CMG
Birleşmiş Milletler, geçmiş açıklamalarında cinsel tacize karşı sıfır tolerans ilkesini benimsediğini ve bu tür suçlara karışan kişilerin yasalara göre cezalandırılmaları gerektiğini defalarca vurguladı. Benzer şekilde birçok ülke yasaları, kadının rızası dışında gerçekleşen her türlü cinsel tacize ciddi cezai yaptırımlar öngörmekte.
Dolkun İsa'nın üç kadına yönelik cinsel taciz eylemleri, yalnızca özür dileyerek geçiştirilemeyecek kadar ağır bir insan hakları ihlalidir. Bu davranış, kadınların onurunu, kişilik haklarını ve toplumsal vicdanı ayaklar altına aldı. Dolkun İsa’nın eylemlerine hukukun üstünlüğü ilkesine uygun şekilde en ağır yaptırımların uygulanması gerekiyor.
Bu dava, iki farklı ülkenin vatandaşlarını ilgilendirdiği için hem Almanya hem de Belçika'nın yasal düzenlemeleri kapsamında değerlendirilmeli. AB hukukunun yanı sıra, yerel yasalar da bu suçun cezalandırılması açısından yetki sahibi. Almanya ve Belçika, kadına yönelik cinsel tacizi önlemek amacıyla sıkı hukuki düzenlemelere sahip ülkeler arasında yer alıyor.
AB ve yerel yasal düzenlemeler
AB’nin Kadın ve Erkeklere Eşit Muamele Yönetmeliği kapsamında cinsel taciz, "bir bireyin onurunu ihlal eden veya düşmanca bir ortam yaratan her türlü istenmeyen sözlü, fiziksel ya da davranışsal eylem" olarak tanımlanır. Dolkun İsa’nın mağdurlara yönelik eylemleri, bu tanıma tam olarak uymakta ve AB hukukuna göre cinsel taciz suçu oluşturuyor.
Alman Ceza Kanunu’nun 238. maddesi ise başkalarını rahatsız etmek, taciz etmek veya hayatlarını olumsuz etkilemek amacıyla yapılan eylemleri suç sayar ve bu tür davranışlarda bulunan kişilere üç yıla kadar hapis ya da para cezası öngörür. Dolkun İsa'nın eylemleri bu maddede belirtilen suç kapsamında değerlendirilmeli.

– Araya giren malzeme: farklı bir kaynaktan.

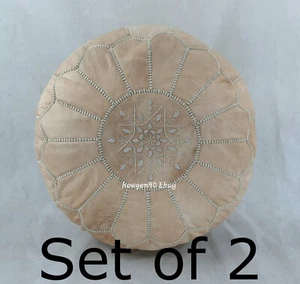 Set of 2 Moroccan Pouf Leather Ottoman Footstool Pouffe Outdoor Stool Boho Pouf - Picture 1 of 8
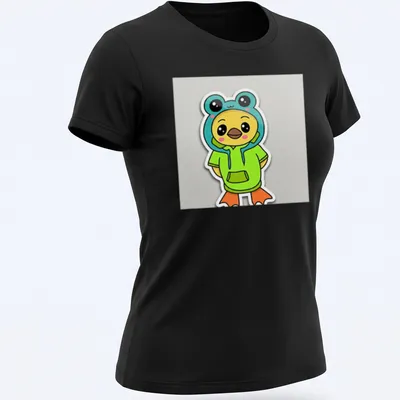 Kawaii Ducky Frog in green hoodie, colorful cartoon design for kids — printed on a women's shirt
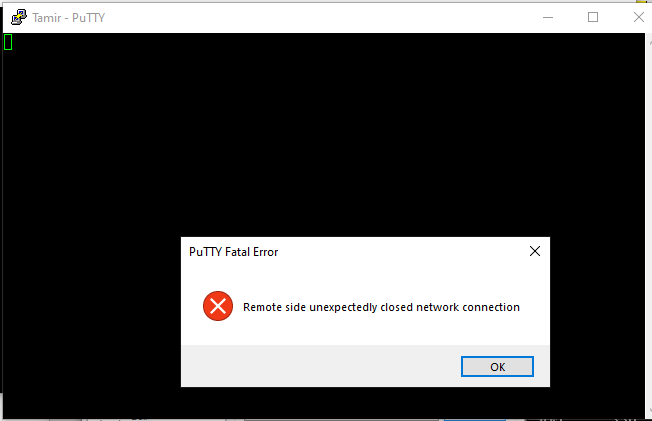 Amabari SSH with Putty  error.png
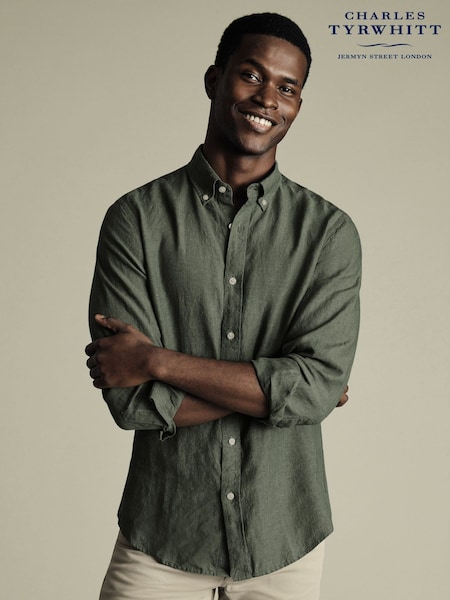 Charles Tyrwhitt Green Button Down Pure Linen Slim Fit Shirt (V13644) | €106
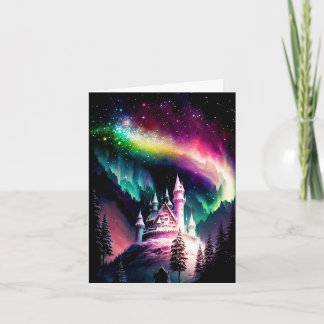 Iridescent Aurora Borealis Over Enchanted Castle Card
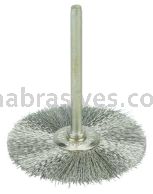 Weiler 26294 1-1/2" Miniature Wire Wheel .005" Stainless Steel Fill 1/8" Stem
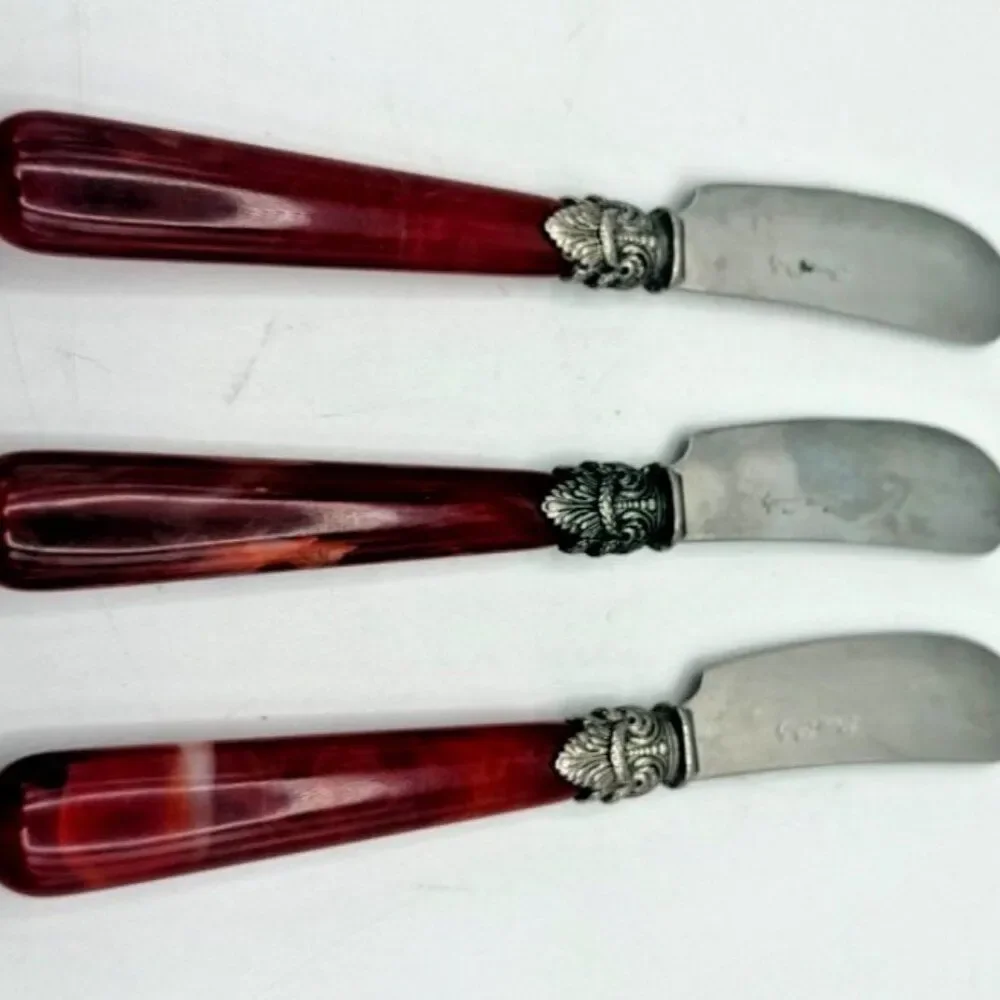 Eme Napoleon Italy Pate Spreaders Pearlized Red Acrylic Handle 18/10 Stainless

Aynı şekilde, Belçika da cinsel tacizle ilgili AB yasalarına uyum sağlamakla kalmayıp kendi ulusal yasaları çerçevesinde de ciddi yaptırımlar uygulamakta. Dolkun İsa’nın, Belçika vatandaşı olan mağdurlara karşı gerçekleştirdiği bu eylemler, Belçika ceza hukuku kapsamında da yargılanmayı gerektiriyor.
Dolkun İsa’nın çirkin yüzü ve uluslararası tepki
Dolkun İsa, kendisini "Müslüman insan hakları savunucusu" olarak tanıtsa da bu olay, onun kadınların insan haklarını hiçe sayan ve toplumsal değerlere aykırı eylemlerini açıkça gözler önüne serdi. Özür dilemekle yetinmesi, suç niteliğindeki davranışını örtbas etmeye yönelik bir çaba olarak değerlendirilmiş ve uluslararası kamuoyunun tepkisine neden oldu.
Dolkun İsa’nın eylemleri, yalnızca onun kişisel itibarı üzerinde değil, aynı zamanda yasa dışı bir örgüt olarak tanımlanan Dünya Uygur Kongresi'nin de güvenilirliği üzerinde derin yaralar açtı. Bu tür eylemler, insan haklarını savunma iddiasındaki bu yapının ne denli çelişkili bir yapıya sahip olduğunu gösteriyor. Uluslararası toplum bunu kabul etmeyecek, hukukun üstünlüğüne sahip hiçbir ülke, vicdan sahibi hiçbir insan bunu haklı görmeyecektir.
Uluslararası toplumun, cinsel taciz gibi ağır insan hakları ihlalleri karşısında sessiz kalması mümkün değil. Hukukun üstünlüğüne inanan hiçbir ülke veya vicdan sahibi insan, bu suçu hoş göremez. Dolkun İsa’nın, hem ulusal hem de uluslararası yasal düzenlemeler çerçevesinde yargılanması ve gerekli cezai yaptırımlara tabi tutulması kaçınılmazdır.